Carnes oriundas de animais saudáveis são estéreis, entretanto a qualidade pode ser alterada do abate até o consumo devido à contaminação microbiana durante a manipulação e o processamento. Listeria, Salmonella, Campylobacter e E. coli estão entre os principais patógenos encontrados nas carnes das mais variadas espécies. Alguns países permitem a adição de aditivos alimentares exercendo a função de agentes antimicrobianos, com o objetivo de criar barreiras ao crescimento microbiológico, estendendo assim a vida de prateleira dos alimentos. Neste contexto, ácidos orgânicos apresentam potencial para reduzir a contaminação nas carcaças ou carnes, sendo utilizados como medida complementar para a garantia da estabilidade microbiológica destes produtos.
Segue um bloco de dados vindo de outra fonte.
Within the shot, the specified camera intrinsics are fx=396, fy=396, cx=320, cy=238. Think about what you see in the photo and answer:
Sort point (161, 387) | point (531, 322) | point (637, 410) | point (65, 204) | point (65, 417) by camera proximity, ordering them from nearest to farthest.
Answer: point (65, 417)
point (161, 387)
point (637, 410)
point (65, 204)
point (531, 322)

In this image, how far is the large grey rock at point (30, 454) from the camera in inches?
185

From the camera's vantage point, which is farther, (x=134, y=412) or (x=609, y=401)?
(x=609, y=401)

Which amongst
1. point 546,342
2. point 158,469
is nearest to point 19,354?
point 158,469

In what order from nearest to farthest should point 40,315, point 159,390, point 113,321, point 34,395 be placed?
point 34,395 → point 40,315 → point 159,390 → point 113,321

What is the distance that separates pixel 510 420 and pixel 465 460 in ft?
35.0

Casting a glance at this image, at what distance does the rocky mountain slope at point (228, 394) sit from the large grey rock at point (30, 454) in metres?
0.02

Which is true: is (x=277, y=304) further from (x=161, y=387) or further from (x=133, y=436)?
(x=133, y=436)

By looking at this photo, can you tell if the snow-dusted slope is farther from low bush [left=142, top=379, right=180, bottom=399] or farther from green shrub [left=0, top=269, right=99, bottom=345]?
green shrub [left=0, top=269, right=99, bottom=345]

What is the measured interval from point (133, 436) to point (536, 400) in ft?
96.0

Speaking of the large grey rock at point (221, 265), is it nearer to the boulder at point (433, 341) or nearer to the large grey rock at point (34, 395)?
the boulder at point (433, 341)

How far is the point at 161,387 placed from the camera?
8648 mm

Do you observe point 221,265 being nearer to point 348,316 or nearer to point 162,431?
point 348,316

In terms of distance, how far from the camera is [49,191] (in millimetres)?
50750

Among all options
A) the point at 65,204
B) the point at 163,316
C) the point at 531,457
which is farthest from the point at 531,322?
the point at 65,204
Ácidos orgânicos de cadeia curta (C1-C7) estão associados à atividade antimicrobiana devido à redução do pH e pela capacidade de dissociação. Os ácidos têm a capacidade de passar através da parede celular dos microrganismos e se dissociar no citoplasma, acidificando o pH interno da bactéria e impedindo sua multiplicação, levando a danos e morte. Diferentes ácidos podem ser utilizados para esta finalidade, como lático, tartárico, málico e cítrico.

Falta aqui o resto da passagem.